The Beginning of the Beginning of the Economic Recovery


IT HAS been no easy road getting here, and the path ahead looks rocky, but a real recovery seems to be developing for America’s long-suffering workers. This morning, the Bureau of Labour Statistics released new data on American employment, which showed a third consecutive month of robust job growth. Where previous reports contained a hint of weakness here or there, the fundamentals of this report look almost uniformly strong.

Payroll employment rose by 227,000 jobs in February. That marked a third consecutive month with job growth over 200,000, and it capped a 12-month period in which employment jumped by just over 2m—the best performance since January of 2007. Private-sector employment did even better. Private businesses have added over 750,000 jobs in just the last three months and 2.2m in the past year. February’s report may actually be better than it looks. The latest release revised up job gains over the previous two months by 61,000, a common occurrence of late.

Private employment is 2.8m jobs above the level at the end of the recession while government employment is nearly 600,000 jobs less than the level in June of 2009. The drag from government job losses continues, but at a much slower pace than was the case in 2009 through 2011. Through February, just 7,000 public-sector jobs were cut. Local governments actually added 2,000 workers in February.

The survey of household employment was similarly positive.

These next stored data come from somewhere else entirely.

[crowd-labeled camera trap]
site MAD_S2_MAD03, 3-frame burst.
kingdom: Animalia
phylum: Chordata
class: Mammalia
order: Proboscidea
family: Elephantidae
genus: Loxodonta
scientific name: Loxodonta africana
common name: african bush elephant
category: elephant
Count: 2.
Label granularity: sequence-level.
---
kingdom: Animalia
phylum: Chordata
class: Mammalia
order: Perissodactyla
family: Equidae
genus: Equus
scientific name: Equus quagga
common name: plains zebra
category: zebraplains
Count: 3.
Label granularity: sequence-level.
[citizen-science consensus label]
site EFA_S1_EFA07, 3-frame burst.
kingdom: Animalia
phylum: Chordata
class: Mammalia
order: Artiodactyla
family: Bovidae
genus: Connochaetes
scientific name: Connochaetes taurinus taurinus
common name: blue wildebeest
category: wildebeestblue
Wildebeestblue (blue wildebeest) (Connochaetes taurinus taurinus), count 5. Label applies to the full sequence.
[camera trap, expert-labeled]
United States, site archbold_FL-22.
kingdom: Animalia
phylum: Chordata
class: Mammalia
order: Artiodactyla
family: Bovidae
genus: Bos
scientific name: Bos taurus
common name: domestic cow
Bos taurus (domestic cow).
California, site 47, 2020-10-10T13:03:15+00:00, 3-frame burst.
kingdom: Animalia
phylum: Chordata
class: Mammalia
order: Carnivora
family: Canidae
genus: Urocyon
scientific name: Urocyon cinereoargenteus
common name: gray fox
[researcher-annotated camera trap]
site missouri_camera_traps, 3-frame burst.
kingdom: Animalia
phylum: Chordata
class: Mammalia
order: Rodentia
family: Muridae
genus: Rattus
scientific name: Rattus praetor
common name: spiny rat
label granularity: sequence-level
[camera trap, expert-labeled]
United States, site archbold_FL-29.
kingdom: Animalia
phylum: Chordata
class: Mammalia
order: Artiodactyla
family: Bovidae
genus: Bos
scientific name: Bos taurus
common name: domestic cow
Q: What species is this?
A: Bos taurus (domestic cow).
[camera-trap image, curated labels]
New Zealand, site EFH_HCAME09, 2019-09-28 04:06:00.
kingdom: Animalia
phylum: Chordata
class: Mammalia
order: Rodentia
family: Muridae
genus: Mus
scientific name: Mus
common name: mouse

The unemployment rate held fast at 8.3%. That, however, was due to a surge in workers into the labour force, of nearly 500,000, which offset the rise in employment entirely. Over the past few months, however, the household employment numbers have been, if anything, more bullish than the payroll figures, suggesting that the underlying trend toward improvement is very much the real thing. The employment-population ratio rose a tenth of a point to 58.6%, up from a low of 58.2% last summer. And alternative measures of unemployment are also getting better in a hurry.

Firms are adding workers across the economy. Manufacturing employment rose 31,000 in February and is up 227,000 over the last 12 months. Professional and business services continue to add labour at a rapid clip, including new temporary positions which indicate that further hiring may be on the way. The construction sector is still very weak; residential builders took on just 1,700 new workers in February. A better labour market overall, however, will raise housing demand and translate, eventually, into more of a recovery there.

If there is a cloud to this silver lining, it is the reminder that America’s economy remains quite far from where it ought to be. The 8.3% unemployment rate, while down sharply from a year ago, is still well above what economists consider to be the normal level. There are still nearly 13m unemployed Americans, and total employment is still just over 5m jobs short of the pre-crash peak. As strong as recent reports have been, they have yet to match those in the recovery from the recession of the early 1980s, for instance, when monthly job growth routinely topped 300,000.

And while momentum seems to be building, there is no shortage of threats around the world. Europe ever looms, and rising oil prices have households nervous. The biggest danger may be policymaker complacency, however. The Federal Reserve took steady strides toward more economic support in the last few months of 2011 but seems now to be backing away from hints of further accommodation. That would be premature. It was only last spring that the economy last enjoyed a three-month run of 200,000+ employment growth—a streak that quickly fizzled as dear oil, European crisis, Japanese catastrophe, Congressional bickering, and an idle Fed nearly tipped the economy back into recession.

Confidence in the American economy looks as good as it has in years, and is especially striking by comparison with the outlook across most of the world. If the recovery has taught us anything, however, it is to take nothing for granted.